The spokesman for the U.N. Advanced Mission in Sudan, George Somerwill, said the team will try to determine whether the violence in the war-torn area constitutes genocide, and, if so, who exactly is responsible for that genocide.
Mr. Somerwill said the international community has been bombarded with confusing and sometimes contradictory reports about the causes and nature of the conflict, especially about whether or not there is an organized plan to attack people of a specific race.
"Clearly, the international community through the United Nations is extremely perturbed by the reports which are coming out of Darfur," he said. "We have to determine if indeed these reports are true or even partially true. We then have to insist that there is accountability. That is not only accountability of the government of Sudan, but the accountability of other groups as well - rebel groups."
The team is expected to submit its report within three months to U.N. Secretary-General Kofi Annan. Mr. Somerwill did not specify what follow-up action would occur after that.

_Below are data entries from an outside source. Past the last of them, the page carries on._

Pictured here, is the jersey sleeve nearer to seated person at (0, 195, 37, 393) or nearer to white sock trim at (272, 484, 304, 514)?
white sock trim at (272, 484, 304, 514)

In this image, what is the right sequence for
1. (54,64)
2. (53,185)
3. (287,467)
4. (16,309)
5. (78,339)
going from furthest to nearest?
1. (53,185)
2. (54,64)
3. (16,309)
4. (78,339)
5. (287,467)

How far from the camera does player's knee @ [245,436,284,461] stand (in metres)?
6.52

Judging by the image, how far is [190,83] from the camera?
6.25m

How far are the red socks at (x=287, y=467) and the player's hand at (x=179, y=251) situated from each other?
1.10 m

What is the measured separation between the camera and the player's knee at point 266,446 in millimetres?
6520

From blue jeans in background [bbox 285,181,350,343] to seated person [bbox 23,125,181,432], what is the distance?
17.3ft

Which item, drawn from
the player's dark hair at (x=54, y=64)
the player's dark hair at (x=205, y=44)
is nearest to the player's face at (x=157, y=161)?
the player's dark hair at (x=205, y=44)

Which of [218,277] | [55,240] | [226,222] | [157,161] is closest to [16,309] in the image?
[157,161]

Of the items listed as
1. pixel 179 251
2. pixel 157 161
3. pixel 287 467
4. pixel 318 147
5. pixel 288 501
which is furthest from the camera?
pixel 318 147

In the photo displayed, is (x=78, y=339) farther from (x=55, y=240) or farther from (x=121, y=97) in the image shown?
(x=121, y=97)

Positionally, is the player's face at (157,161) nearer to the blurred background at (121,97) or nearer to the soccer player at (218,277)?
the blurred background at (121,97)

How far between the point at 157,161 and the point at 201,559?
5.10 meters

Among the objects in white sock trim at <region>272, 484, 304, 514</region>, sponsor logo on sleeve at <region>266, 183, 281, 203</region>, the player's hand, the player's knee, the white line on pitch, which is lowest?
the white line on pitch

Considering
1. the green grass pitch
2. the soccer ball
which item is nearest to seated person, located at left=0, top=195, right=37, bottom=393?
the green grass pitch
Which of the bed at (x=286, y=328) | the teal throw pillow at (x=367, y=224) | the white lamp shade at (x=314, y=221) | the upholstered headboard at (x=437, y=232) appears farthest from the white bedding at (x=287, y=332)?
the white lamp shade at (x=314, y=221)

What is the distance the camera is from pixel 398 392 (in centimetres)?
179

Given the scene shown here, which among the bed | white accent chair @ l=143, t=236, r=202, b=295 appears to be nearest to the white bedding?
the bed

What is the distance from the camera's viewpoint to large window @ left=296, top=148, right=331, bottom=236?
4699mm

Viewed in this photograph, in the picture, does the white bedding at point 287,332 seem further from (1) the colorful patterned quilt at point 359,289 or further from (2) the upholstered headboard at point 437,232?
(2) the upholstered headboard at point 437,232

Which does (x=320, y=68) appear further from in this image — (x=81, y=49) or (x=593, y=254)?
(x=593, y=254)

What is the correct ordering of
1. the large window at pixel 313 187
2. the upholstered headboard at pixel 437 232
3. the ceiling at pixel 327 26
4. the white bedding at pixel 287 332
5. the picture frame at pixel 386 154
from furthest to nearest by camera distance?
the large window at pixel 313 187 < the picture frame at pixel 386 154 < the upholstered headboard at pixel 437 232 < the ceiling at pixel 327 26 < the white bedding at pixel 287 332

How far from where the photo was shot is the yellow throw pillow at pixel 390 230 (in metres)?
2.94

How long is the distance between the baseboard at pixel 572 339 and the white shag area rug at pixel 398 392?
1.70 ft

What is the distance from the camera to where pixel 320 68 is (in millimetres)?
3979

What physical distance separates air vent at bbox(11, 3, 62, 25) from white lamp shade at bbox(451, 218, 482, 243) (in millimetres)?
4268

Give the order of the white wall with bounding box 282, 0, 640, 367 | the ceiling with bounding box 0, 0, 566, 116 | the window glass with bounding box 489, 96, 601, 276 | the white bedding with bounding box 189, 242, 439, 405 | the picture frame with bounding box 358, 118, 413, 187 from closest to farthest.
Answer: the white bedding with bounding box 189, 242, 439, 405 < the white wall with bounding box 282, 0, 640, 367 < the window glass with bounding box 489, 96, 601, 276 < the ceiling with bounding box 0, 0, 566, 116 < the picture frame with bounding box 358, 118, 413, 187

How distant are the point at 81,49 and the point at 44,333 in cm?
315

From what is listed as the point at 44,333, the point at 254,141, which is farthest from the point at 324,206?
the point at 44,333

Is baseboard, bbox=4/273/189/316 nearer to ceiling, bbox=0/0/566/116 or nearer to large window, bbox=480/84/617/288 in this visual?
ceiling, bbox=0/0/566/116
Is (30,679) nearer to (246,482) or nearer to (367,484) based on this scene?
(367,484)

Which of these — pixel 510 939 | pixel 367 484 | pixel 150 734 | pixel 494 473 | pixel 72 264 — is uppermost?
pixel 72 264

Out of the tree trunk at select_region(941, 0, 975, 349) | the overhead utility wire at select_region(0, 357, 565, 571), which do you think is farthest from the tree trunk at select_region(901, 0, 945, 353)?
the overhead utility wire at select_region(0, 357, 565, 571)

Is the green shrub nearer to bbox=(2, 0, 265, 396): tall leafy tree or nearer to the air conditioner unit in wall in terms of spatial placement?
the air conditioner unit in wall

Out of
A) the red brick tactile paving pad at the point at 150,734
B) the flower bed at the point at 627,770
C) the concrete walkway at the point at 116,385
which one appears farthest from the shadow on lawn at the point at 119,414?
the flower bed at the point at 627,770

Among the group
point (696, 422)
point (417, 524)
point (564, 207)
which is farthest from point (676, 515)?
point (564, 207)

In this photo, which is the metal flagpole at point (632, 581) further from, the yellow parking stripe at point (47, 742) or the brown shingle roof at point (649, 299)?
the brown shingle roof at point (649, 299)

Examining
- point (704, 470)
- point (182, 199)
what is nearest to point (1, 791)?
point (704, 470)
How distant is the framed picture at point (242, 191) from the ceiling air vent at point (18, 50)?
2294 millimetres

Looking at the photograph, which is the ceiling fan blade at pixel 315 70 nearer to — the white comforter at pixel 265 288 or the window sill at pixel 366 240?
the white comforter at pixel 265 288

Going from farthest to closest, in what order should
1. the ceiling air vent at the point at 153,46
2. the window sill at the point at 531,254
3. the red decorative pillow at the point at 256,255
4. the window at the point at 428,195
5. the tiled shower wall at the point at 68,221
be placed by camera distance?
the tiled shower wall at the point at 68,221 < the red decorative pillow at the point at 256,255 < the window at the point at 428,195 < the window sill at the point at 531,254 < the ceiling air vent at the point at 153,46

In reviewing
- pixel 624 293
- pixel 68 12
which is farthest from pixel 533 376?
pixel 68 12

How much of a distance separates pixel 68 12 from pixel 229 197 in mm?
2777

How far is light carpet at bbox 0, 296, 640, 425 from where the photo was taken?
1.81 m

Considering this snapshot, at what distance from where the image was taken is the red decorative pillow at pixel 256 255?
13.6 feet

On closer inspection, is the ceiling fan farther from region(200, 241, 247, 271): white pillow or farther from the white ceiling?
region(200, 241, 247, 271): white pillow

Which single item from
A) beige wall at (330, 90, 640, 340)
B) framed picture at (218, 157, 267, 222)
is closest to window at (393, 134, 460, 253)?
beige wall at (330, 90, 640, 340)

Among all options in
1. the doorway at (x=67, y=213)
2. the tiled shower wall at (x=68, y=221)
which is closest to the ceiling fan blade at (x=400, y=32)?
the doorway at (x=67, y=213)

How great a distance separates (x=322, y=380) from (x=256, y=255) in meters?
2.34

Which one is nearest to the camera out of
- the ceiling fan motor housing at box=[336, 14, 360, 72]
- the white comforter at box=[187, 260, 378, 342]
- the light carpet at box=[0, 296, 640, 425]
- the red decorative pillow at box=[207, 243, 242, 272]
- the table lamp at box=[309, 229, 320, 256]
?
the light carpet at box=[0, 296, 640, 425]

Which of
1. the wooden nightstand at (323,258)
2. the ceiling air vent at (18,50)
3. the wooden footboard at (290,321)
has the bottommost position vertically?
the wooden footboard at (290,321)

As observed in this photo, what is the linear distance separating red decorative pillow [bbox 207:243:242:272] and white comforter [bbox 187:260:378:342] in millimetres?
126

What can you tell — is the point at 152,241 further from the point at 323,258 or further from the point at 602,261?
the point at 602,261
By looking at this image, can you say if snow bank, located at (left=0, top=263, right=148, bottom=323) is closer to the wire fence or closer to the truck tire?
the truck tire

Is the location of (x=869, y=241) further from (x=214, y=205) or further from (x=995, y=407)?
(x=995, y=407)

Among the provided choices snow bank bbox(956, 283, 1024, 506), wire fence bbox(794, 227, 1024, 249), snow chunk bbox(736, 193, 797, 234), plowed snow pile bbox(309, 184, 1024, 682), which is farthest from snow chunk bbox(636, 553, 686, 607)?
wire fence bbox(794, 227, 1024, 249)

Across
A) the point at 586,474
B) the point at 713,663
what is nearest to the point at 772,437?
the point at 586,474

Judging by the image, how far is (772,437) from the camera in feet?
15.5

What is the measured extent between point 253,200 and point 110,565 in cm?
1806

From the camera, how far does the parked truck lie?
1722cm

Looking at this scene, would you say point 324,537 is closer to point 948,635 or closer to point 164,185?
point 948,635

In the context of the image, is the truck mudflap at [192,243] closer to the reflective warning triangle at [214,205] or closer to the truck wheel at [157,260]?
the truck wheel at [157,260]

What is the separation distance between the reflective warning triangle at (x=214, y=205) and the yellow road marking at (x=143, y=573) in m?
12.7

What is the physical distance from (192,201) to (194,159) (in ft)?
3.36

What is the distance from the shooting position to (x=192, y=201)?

Last month, Mr. Annan appointed the team, led by Italian judge Antonio Cassese, to determine if genocide is taking place in Darfur. The U.N. Security Council had earlier requested such a mission.
The United States already labels the situation in Darfur as being a "genocide." The U.S. government has accused the Sudanese government of supporting a militia known as janjaweed, which according to many reports is an Arab group bent on attacking so-called "black African" populations.
Sudan's Minister of Humanitarian Affairs Ibrahim Mahmoud Hamid said the U.N. team is welcome to come to Darfur.
"We have nothing to hide in Sudan," he said. "We have asked anyone from any country to come and to see by himself, and we are not worried about these things because we think that there is no genocide. These are people from one origin. Whether they are talking Arabs or whether they are not talking Arab, they are the same people."
Mr. Hamid said people are fighting primarily over access to land and other resources, which he said happens a lot in his country. He said the two rebel groups operating in the area have violated a ceasefire agreement signed earlier with the government.
The Darfur conflict, which broke out in early 2003, has claimed tens of thousands of lives and has displaced some 1.5 million people.